Popülasyon Büyüklüğü
Popülasyonlar bulunduğu ortamda sınırsız çoğalamaz. Popülasyon büyüklüğünü rekabet, av-avcı ilişkisi, sıcaklık, yağış, besin v.b faktörler etkiler. Belirli özelliklere sahip bir yaşama ortamında bulunabilecek en fazla birey sayısı taşıma kapasitesini belirler.
Popülasyonda birey sayısı taşıma kapasitesine yaklaştıkça çevre direnci artar, popülasyonun büyüme hızı yavaşlar. Popülasyonun artışını engelleyen ekolojik faktörler çevre direncini oluşturur.
Belirli bir zamanda, popülasyonlarda görülen değişmeler büyüme eğrileri ile açıklanır.
Böcekler gibi hızlı çoğalma potansiyeline sahip bireylerden oluşan popülasyonlarda birey sayısı geometrik olarak artar. Bu tip popülasyonlarda “J”’ tipi büyüme eğrisi oluşur. Çevresel sınırlar nedeniyle bazı popülasyonlarda birey sayısı geometrik olarak artmaz. Bu tip popülasyonlarda “S” tipi büyüme eğrisi görülür.

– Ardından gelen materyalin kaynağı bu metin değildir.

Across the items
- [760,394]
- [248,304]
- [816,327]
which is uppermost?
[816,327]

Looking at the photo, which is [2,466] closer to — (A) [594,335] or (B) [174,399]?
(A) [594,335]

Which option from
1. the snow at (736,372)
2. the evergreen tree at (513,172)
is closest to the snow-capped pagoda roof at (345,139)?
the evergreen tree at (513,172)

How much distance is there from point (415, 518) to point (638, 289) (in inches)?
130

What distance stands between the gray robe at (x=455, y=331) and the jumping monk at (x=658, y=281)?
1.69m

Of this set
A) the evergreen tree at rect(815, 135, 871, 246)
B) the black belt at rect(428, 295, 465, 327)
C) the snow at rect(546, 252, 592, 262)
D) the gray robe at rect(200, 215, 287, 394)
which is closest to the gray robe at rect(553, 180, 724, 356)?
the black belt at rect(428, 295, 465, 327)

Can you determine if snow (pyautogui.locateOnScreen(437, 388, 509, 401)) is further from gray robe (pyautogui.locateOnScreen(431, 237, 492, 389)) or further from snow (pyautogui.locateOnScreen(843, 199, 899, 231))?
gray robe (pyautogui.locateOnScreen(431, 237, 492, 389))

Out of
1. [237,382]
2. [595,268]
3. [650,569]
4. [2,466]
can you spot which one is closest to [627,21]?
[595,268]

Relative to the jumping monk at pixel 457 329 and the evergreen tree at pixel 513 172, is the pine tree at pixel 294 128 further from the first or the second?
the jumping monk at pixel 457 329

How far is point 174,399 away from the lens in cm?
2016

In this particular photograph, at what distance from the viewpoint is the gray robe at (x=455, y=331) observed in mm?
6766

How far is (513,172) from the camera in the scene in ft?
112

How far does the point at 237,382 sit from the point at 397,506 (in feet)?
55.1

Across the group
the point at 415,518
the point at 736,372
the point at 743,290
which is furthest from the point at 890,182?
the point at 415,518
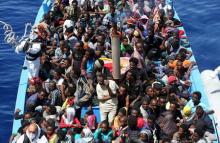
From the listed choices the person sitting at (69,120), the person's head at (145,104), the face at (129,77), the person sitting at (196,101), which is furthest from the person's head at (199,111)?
the person sitting at (69,120)

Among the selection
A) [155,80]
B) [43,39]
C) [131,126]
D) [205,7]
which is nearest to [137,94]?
[155,80]

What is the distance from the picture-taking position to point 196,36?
1021 inches

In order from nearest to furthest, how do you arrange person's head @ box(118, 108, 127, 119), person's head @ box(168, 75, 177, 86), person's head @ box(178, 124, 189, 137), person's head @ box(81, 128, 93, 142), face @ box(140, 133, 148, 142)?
face @ box(140, 133, 148, 142)
person's head @ box(178, 124, 189, 137)
person's head @ box(81, 128, 93, 142)
person's head @ box(118, 108, 127, 119)
person's head @ box(168, 75, 177, 86)

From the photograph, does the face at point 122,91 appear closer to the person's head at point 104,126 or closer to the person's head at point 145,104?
the person's head at point 145,104

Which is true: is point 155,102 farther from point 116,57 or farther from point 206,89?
point 206,89

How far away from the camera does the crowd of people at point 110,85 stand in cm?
1309

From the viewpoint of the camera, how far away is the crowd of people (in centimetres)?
1309

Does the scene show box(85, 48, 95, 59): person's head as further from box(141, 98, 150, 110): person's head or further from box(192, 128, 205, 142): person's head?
box(192, 128, 205, 142): person's head

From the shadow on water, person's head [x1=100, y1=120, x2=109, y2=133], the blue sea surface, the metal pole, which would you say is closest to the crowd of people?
person's head [x1=100, y1=120, x2=109, y2=133]

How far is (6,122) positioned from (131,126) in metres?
8.10

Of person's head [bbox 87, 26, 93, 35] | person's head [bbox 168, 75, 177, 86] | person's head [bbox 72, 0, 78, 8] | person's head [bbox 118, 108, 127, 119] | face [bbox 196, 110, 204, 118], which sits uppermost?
person's head [bbox 72, 0, 78, 8]

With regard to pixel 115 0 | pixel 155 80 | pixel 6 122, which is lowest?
pixel 6 122

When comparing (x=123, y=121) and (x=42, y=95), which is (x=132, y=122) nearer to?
(x=123, y=121)

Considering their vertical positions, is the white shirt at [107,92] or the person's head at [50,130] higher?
the white shirt at [107,92]
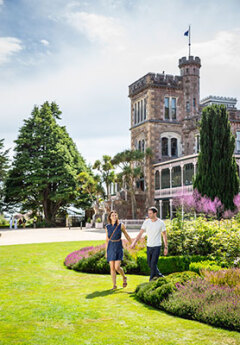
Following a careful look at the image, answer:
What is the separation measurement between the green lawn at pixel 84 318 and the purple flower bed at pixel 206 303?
0.54 ft

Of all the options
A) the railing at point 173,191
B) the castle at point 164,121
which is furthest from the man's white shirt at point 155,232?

S tipi büyüme eğrisinde başlangıçta birey sayısı az olduğundan popülasyondaki büyüme hızı yüksektir. Birey sayısı taşıma kapasitesine yaklaştıkça büyüme yavaşlar, doyma noktasına ulaşarak dengelenir.
Popülasyon Dağılımı
Bir popülasyondaki bireylerin belirli bir alandaki yerleşme biçimidir. Popülasyonu oluşturan bireyler temel olarak üç tip dağılım gösterir:
Rasgele dağılım: Çevrenin her köşesinde koşulların aynı olması ve rekabet eğilimi olmayan popülasyonlarda gözlenen dağılımdır. Popülasyonu oluşturan bireyler yaşam için en uygun alanı seçerler.
Düzenli dağılım: Doğada oldukça nadirdir. Zor çevresel şartlarda bireyler arasında yetersiz kaynaklar için rekabet söz konusuysa görülür. Bireyler birbirlerine nispeten eşit uzaklıkta bulunurlar.
Kümeli dağılım: Doğada en sık görülen dağılım biçimidir. Bireyler bir araya gelerek gruplar oluşturur. Örneğin bazı hayvan türleri belirli sayıda bireylerden oluşan gruplar (sürüler) oluşturacak şekilde bir araya gelirler. Doğada en sık görülen dağılım biçimidir. Bireyler bir araya gelerek gruplar oluşturur. Örneğin bazı hayvan türleri belirli sayıda bireylerden oluşan gruplar (sürüler) oluşturacak şekilde bir araya gelirler.